Dataset rows:
--- --- ---
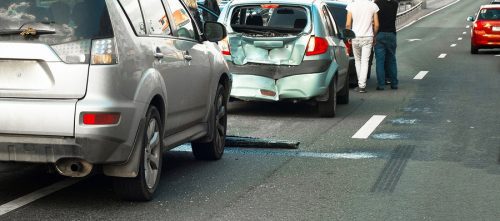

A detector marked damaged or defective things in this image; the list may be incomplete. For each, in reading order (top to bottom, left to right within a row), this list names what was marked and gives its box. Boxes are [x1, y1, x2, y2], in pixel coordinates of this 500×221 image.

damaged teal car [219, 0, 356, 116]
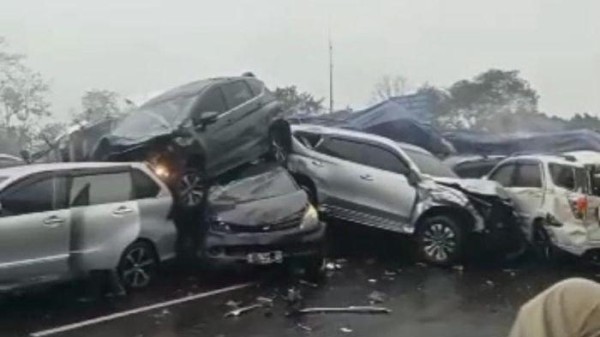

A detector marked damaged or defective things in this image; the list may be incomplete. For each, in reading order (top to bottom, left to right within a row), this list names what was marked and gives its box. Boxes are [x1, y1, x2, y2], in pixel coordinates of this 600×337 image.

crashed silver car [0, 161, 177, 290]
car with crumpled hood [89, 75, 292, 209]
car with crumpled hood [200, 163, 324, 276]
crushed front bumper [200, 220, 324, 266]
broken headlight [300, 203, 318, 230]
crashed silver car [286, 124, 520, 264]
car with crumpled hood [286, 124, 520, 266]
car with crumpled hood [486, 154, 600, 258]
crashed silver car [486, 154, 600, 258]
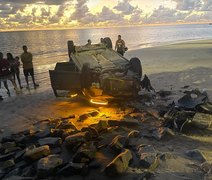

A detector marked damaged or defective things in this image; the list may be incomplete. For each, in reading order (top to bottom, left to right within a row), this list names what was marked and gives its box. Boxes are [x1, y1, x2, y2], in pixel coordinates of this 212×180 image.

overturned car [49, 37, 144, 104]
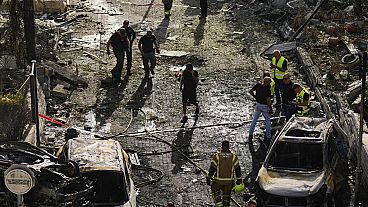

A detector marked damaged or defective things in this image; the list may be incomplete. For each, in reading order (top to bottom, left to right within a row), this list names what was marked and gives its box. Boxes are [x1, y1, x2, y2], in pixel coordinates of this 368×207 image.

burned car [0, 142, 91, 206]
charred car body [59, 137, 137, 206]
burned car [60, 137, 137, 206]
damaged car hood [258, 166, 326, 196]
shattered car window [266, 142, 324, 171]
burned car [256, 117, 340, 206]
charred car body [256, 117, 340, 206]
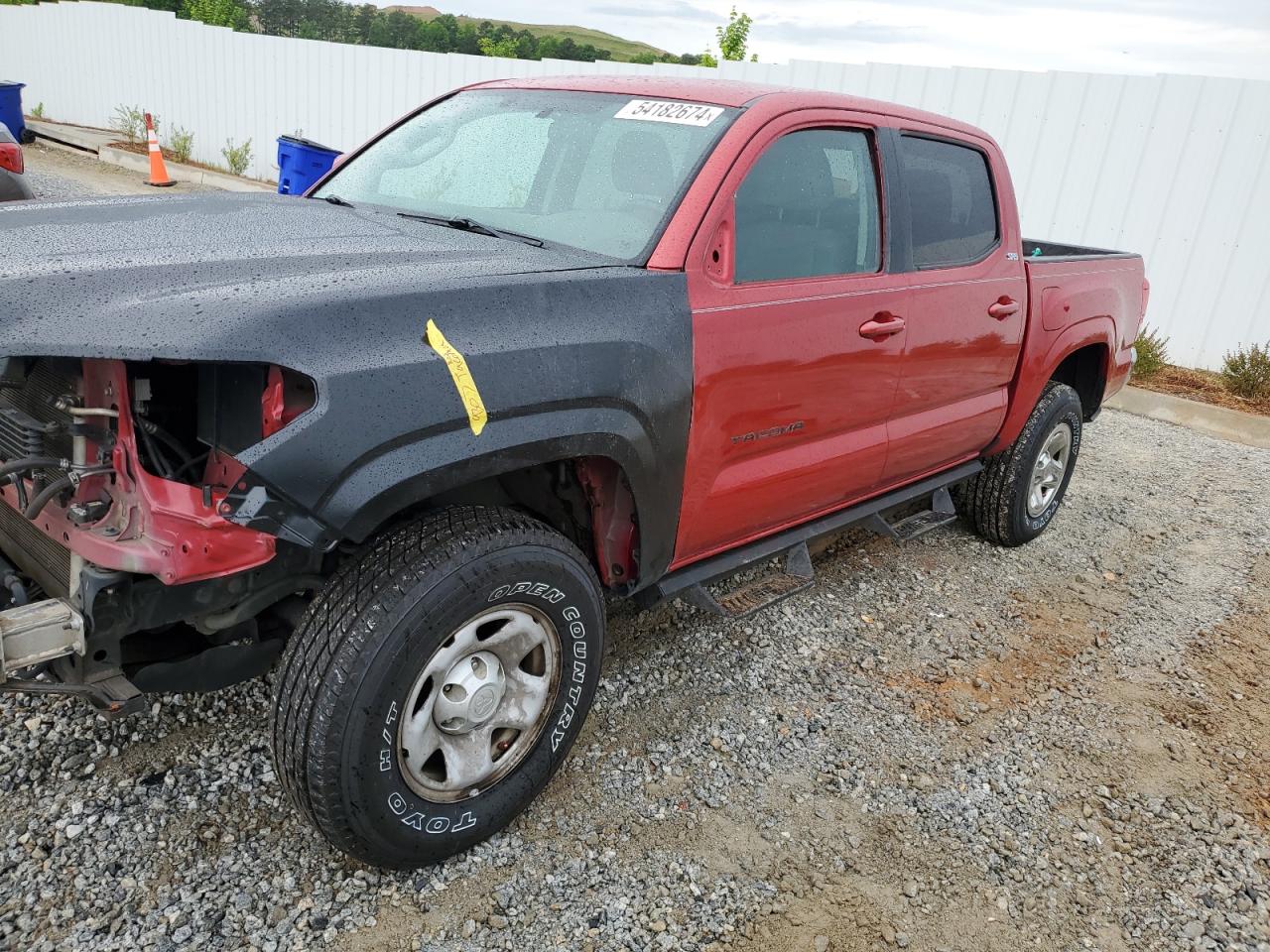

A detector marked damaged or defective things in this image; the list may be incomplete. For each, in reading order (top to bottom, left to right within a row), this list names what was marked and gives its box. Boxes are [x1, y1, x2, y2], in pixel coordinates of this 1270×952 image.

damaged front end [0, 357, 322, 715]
--- --- ---
_Exercise task_: Convert the lines of these items into a JSON list of strings with one string per line, leaving out blank lines and the pictures.

_The answer_:
[
  "A detector marked damaged or defective things in this image; the list may be incomplete. For each, in reading order (top to bottom, left to right within a row), this list names what was marked and gives its box. Boxes are [x1, y1, x2, y2], in pixel coordinates of this 500×221 image.",
  "damaged teal car [219, 0, 356, 116]",
  "A detector marked damaged or defective things in this image; the list may be incomplete. For each, in reading order (top to bottom, left to right within a row), this list names what was marked and gives its box. Boxes are [x1, y1, x2, y2], in pixel coordinates of this 600×337 image.",
  "crashed silver car [0, 161, 177, 290]",
  "car with crumpled hood [89, 75, 292, 209]",
  "car with crumpled hood [200, 163, 324, 276]",
  "crushed front bumper [200, 220, 324, 266]",
  "broken headlight [300, 203, 318, 230]",
  "crashed silver car [286, 124, 520, 264]",
  "car with crumpled hood [286, 124, 520, 266]",
  "car with crumpled hood [486, 154, 600, 258]",
  "crashed silver car [486, 154, 600, 258]",
  "A detector marked damaged or defective things in this image; the list may be incomplete. For each, in reading order (top to bottom, left to right within a row), this list names what was marked and gives its box. Boxes are [x1, y1, x2, y2], in pixel coordinates of this 212×180 image.",
  "overturned car [49, 37, 144, 104]",
  "A detector marked damaged or defective things in this image; the list may be incomplete. For each, in reading order (top to bottom, left to right within a row), this list names what was marked and gives its box. Boxes are [x1, y1, x2, y2], in pixel coordinates of this 368×207 image.",
  "burned car [0, 142, 91, 206]",
  "charred car body [59, 137, 137, 206]",
  "burned car [60, 137, 137, 206]",
  "damaged car hood [258, 166, 326, 196]",
  "shattered car window [266, 142, 324, 171]",
  "burned car [256, 117, 340, 206]",
  "charred car body [256, 117, 340, 206]",
  "A detector marked damaged or defective things in this image; the list may be incomplete. For each, in reading order (top to bottom, left to right within a row), this list names what was marked and gives its box. Boxes are [x1, y1, x2, y2], in pixel coordinates of this 1270×952 image.",
  "damaged front end [0, 357, 322, 715]"
]